TEXT SECTION »

-- Opening Marker --

# Utah Bee truck spill



## JohnK and Sheri (Nov 28, 2004)

Sure sounds like a mess. Anyone here know who's bees they were?

Our trucks start leaving this coming weekend. We always keep our fingers crossed this doesn't happen. 

http://www.sltrib.com/sltrib/news/52768895-78/crash-bees-truck-traffic.html.csp

Sheri


----------



## greenbeekeeping (Feb 13, 2003)

I don't like hearing about this stuff before our bees are safe for sure. That would make for a really bad day.


----------



## odfrank (May 13, 2002)

" He did not know whether the queen bees in the crash had stayed in their hives." 

Isn't Russell breeding that quality into his stock?


----------



## alpha6 (May 12, 2008)

SALT LAKE CITY - Truck driver Louis Holst has never been scared of bees, but he's rethinking his next long-haul load a day after being swarmed by 25 million of the stinging insects.

Holst and his wife, Tammie, picked up 460 bee hives in South Dakota and were about 36 hours into their drive Sunday night when he hit a sharp bend in a construction zone on Interstate 15 in southern Utah. The twist in the road toppled his trailer and sent the bees into a frenzy.

Says it was the last load out of SD...anyone know the outfit?

Read more: http://www.azcentral.com/news/artic...k-millions-of-bees-crashes.html#ixzz1bl0by3ra


----------



## BeeBrothersApiary (Oct 14, 2007)

Richard Adees Farm

_The 25 million bees were headed from Adee Honey Farms in Bruce, S.D., to near Bakersfield, Calif., where they stay for the winter before being used for pollination come spring, company co-owner Richard Adee said._


----------



## busy bee apiary (Aug 7, 2010)

Adee out of sd. Sure hate to see anyone lose a load of bees.


----------



## mnbeekeeper (Jun 30, 2010)

boy it might be a unlucky year for moving bees!!!! (really hope not) we got a call yesterday from a hobby guy saying there was a truck load of bees that tipped or crashed in southern MN. anyone heard anything about that. also just wondering any one know if they are picking those hives up or torching the load. i heard of a load of just equipt. that tipped over last spring in oklahoma and i heard they torched that. geez i would we willing to drive out there or where ever and pick up what was good still. i understand its a mess just burn it but man that is a serous loss to take. sad sad sad. 


sent one load on the ground safe in cali. 4 more to go fingers crossed.


----------



## HarryVanderpool (Apr 11, 2005)

Aweful thing to have happen for sure.
But last I heard Adee Farms has 70000 hives.
460 hives represents a .6% loss.
About the same as me tossing out an old frame.


----------



## Ian (Jan 16, 2003)

70000 hives wow, all pollination hives?


----------



## Keith Jarrett (Dec 10, 2006)

Ian said:


> all pollination hives?


All depends on whatcha call pollenating.


----------



## Ted Kretschmann (Feb 2, 2011)

NO, 2/3s of Richards bees winter on the slopes of the Tehachipia (spelling) mountains just south of Bakersfield on some of the big ranches around there. I know this because I have had bees pollinating right across the ditch from his bees. My bees would be on apricots and his bees were ten feet away on blueberrys. Richard does alot of blueberry pollination in the southern San Jauquin valley. The other third are sent to the breeding unit in south Mississippi where losses are made up and increase is made. It must be nice to have different divisions in an outfit. A lot can be learned from the largest beekeeper in North America in the form of management and business. TED


----------



## Ted Kretschmann (Feb 2, 2011)

-- Closing Marker --

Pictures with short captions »
-- Opening Marker --

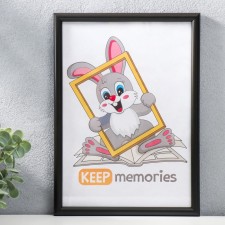 Photo frame Plastic 21x30 cm Matte Dark Wenge (124)
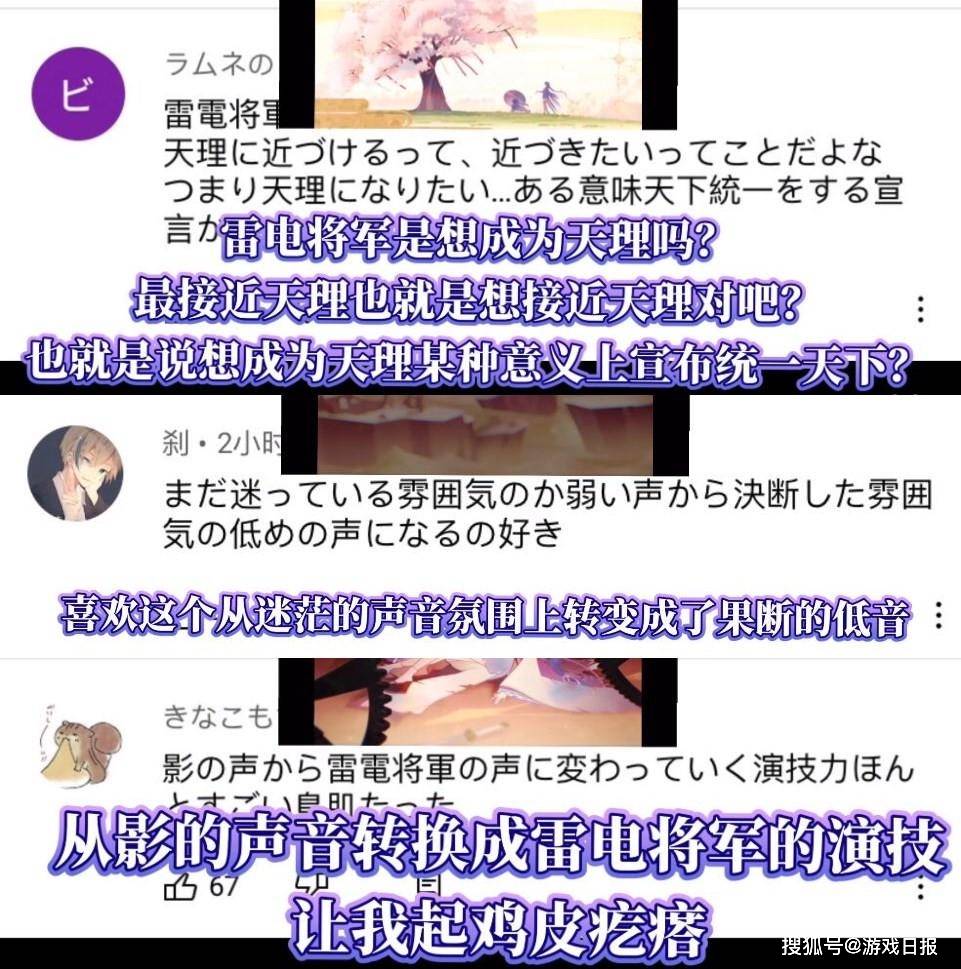 农村合伙人 推荐视频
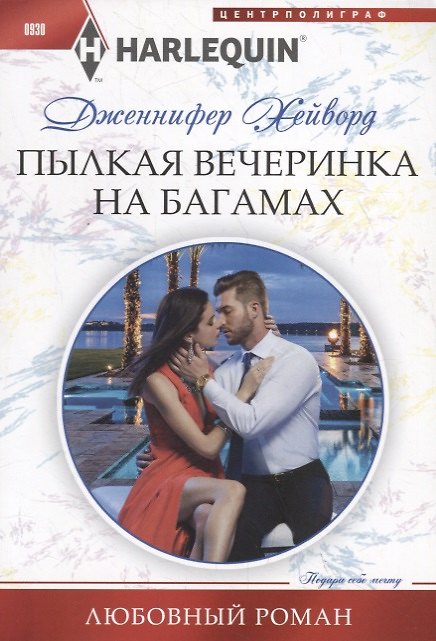 Книга Пылкая вечеринка на Багамах (Дженнифер Хейворд) — 1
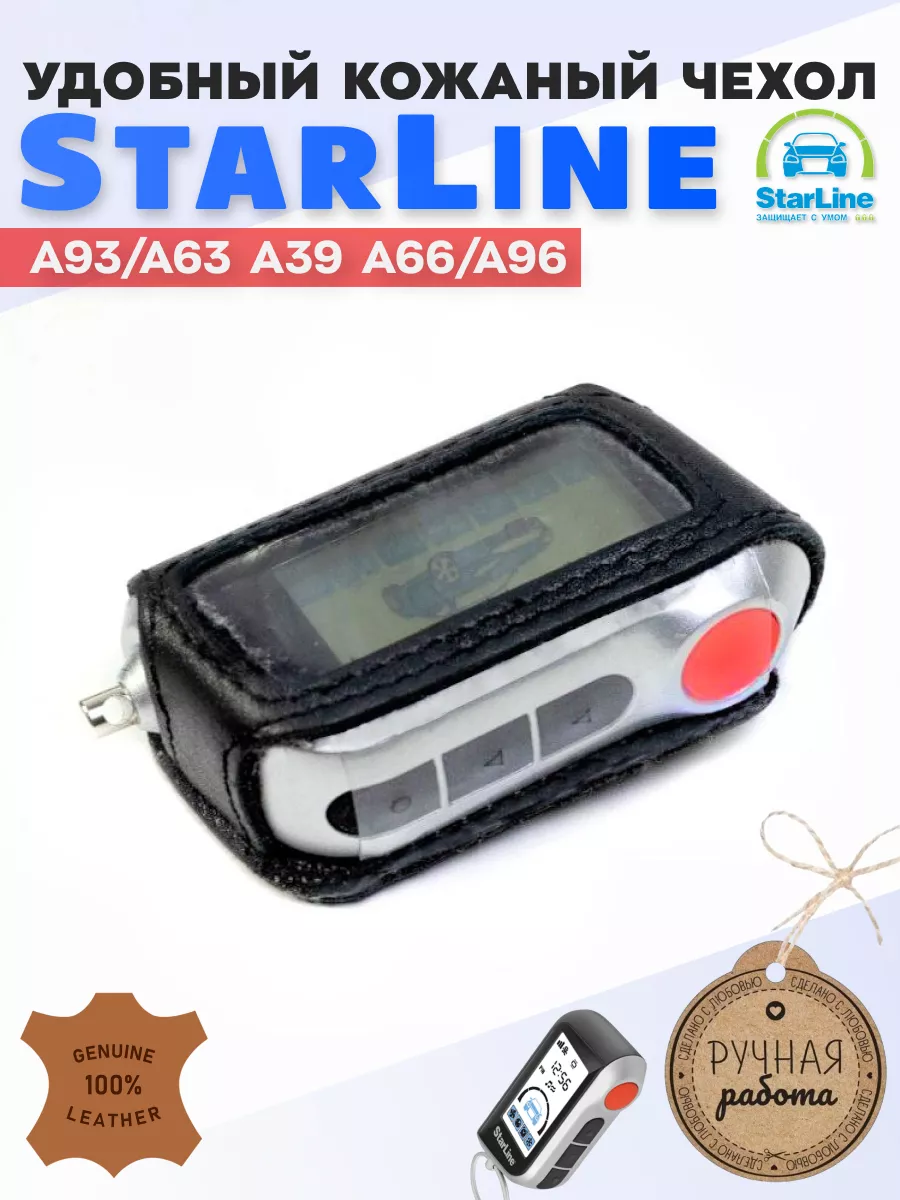 Сигнализации StarLine без автозапуска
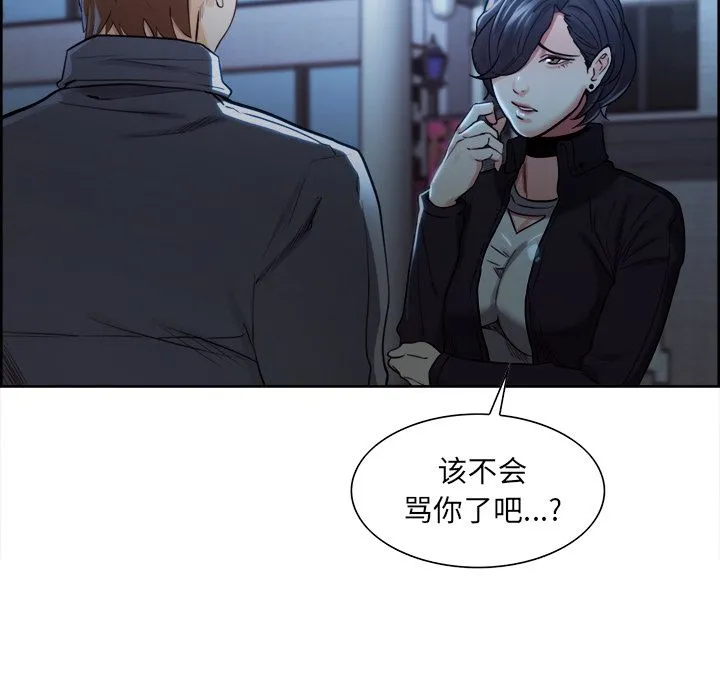 岳母家的刺激生活 - 第34话 - page 43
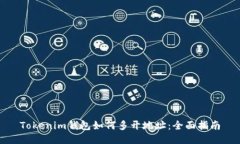 Tokenim钱包如何多开地址：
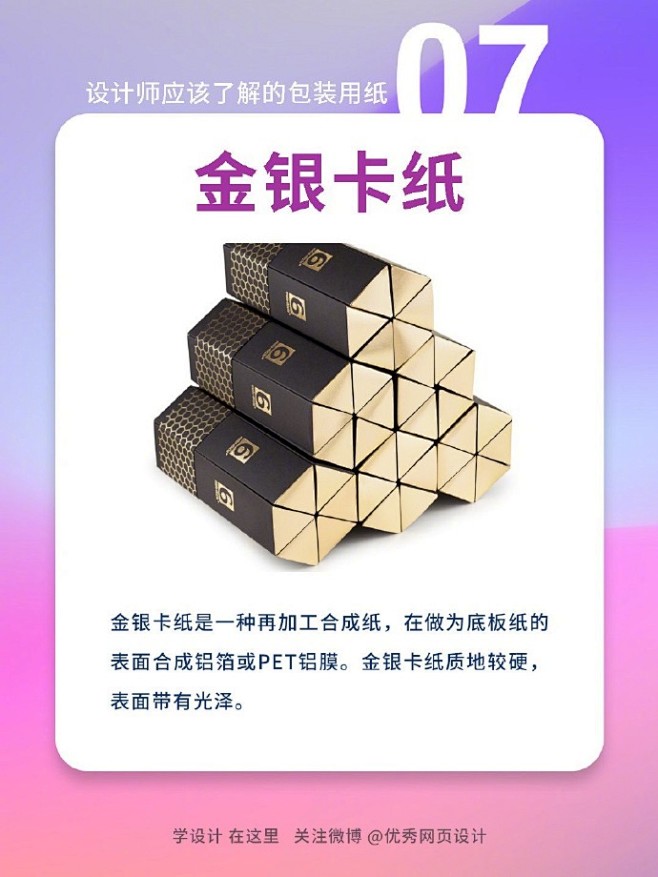 设计师应该了解的包装用纸7.jpg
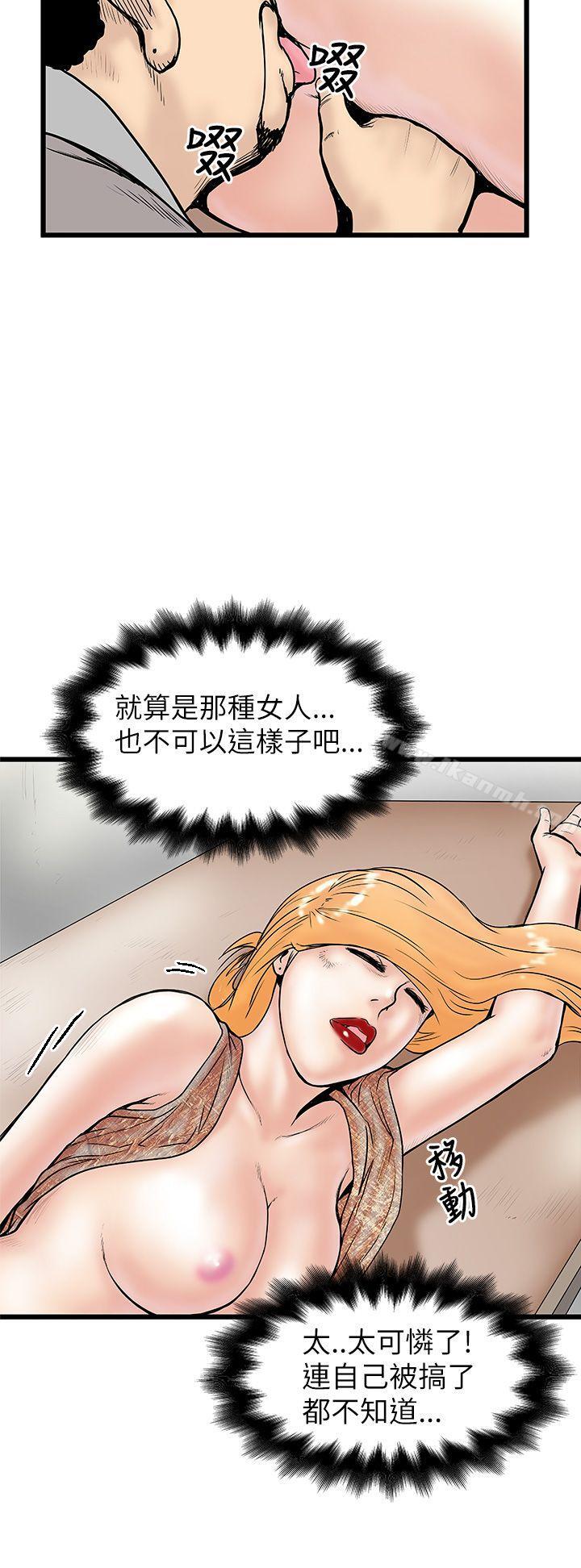 韩国漫画想像狂热(完结)韩漫_想像狂热(完结)-第6话在线免费阅读-韩国漫画-第20张图片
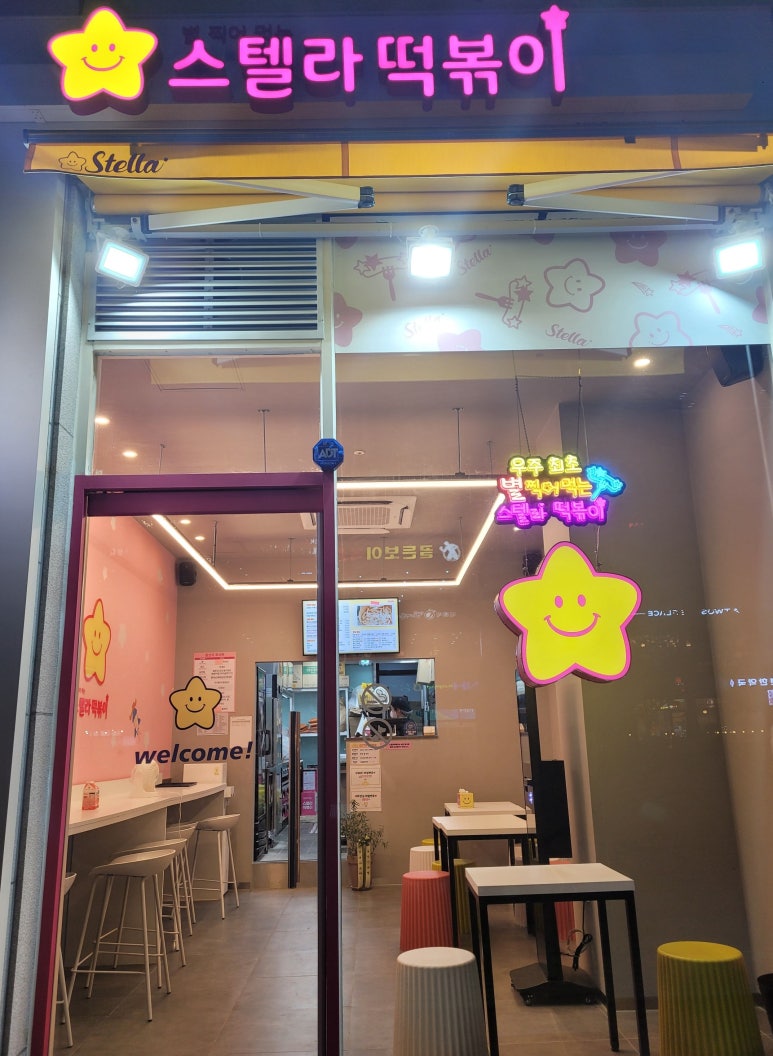 스텔라떡볶이 충북청주율량내덕점 이미지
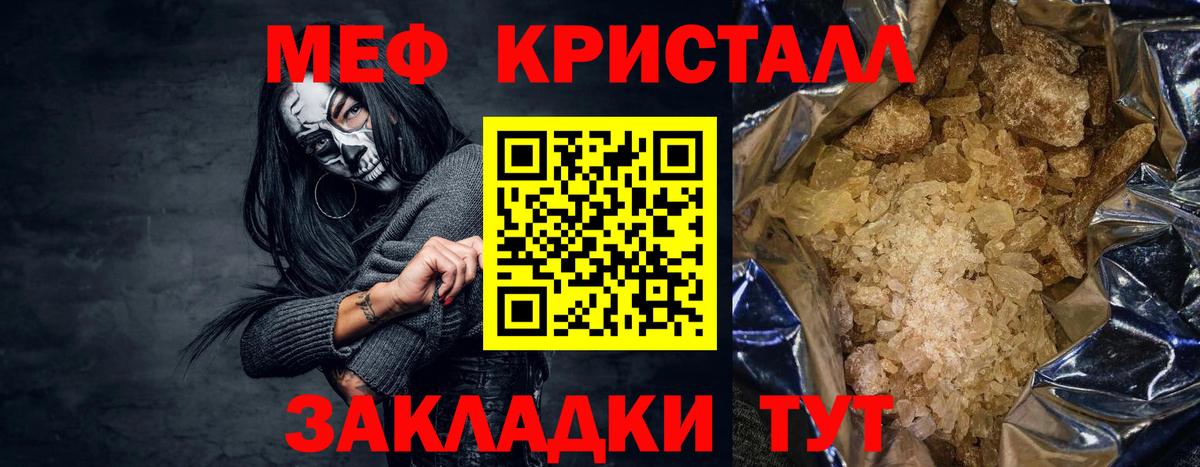 ГАШИШ Волхов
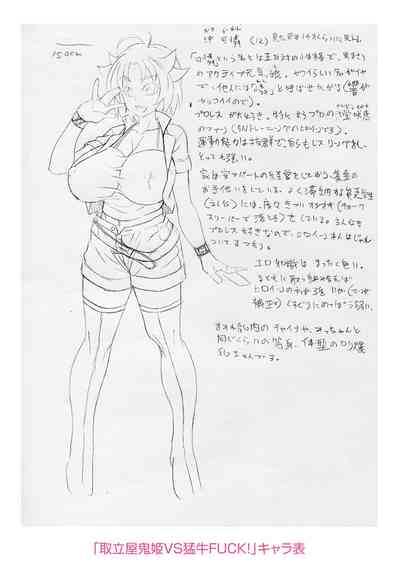 第192页图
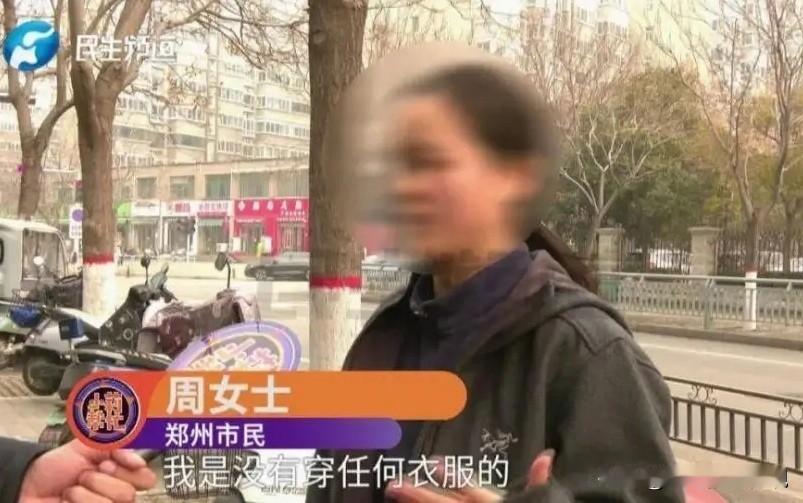 河南郑州，女子游完泳去更衣室洗澡，一名陌生男子突然闯进来，女子没穿任何衣服，对方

-- Closing Marker --

ACTIVITY » Reproduce the passage of the forum thread about the Utah bee truck spill starting at "Aweful thing to" and ending at "an old frame.", substituting "single frame" for "old frame".

RESULT BELOW »
Aweful thing to have happen for sure.
But last I heard Adee Farms has 70000 hives.
460 hives represents a .6% loss.
About the same as me tossing out an single frame.